Esercizio assegnato:
Riprendi il brano sull'infanzia del padre segnata dalla fame e proseguilo subito dopo l'ultima frase riportata.

Estratto del documento:
Qualcuno dei presenti, pietoso, gli chiese di esprimere un desiderio. «Che cosa vuoi?» – così dal racconto di mio padre – «Io non riuscivo a immaginare altro che due uova al tegamino.

Sentii l’infermiera, una suora, dire: – Poverino, non riuscirà neppure a mandarne giù un boccone. Ma quando ebbi davanti le due uova nel piatto, la fame fu più grande della mia gola ostruita, che le trangugiai, e di gran gusto». Nella notte, mio padre superò la crisi.

Una fatalità scongiurata. Senza quella sua voracità, forse oggi io non sarei qui a poter dire di quel bambino “è mio padre”, e della sua infanzia segnata dalla fame. A questa immagine di sopravvivenza alimentare, si intreccia una terza foto, l’unica altra successiva che documenta quella sua stagione della vita.

È una singolare istantanea fotografica, un insolito ritratto “in interno” della vita quotidiana di una famiglia operaia, riunita in cucina a tavola nell’ora del pranzo – ne fa fede, se ingrandita, sullo sfondo un orologio appeso che segna le ore 12 e 46. E, sempre sullo sfondo, un calendario di Valdagno datato 1924, la Grande guerra, ma forse non la fame, è solo più un ricordo.

Dati mostrati:

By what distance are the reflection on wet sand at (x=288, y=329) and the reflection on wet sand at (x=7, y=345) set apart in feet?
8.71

Risultato dell'esercizio:
Al centro, mia nonna Erminia con i suoi figli e le sue figlie: da sinistra, l’ultima nata, ribattezzata Nerina, Antonio e Attilia. Non c’è mio nonno Mario, all’epoca già emigrato nei territori dell’industria tessile biellese. Il bambino a destra è il ragazzino di prima, quello sul carrettino, ormai sulla soglia dell’adolescenza, che una precoce vita di lavoro farà di lui l’uomo adulto che è stato mio padre. Un uomo bello, che venne a mancare troppo presto. Nel mio ricordo era, ed è ancora sempre, accanto a mia madre.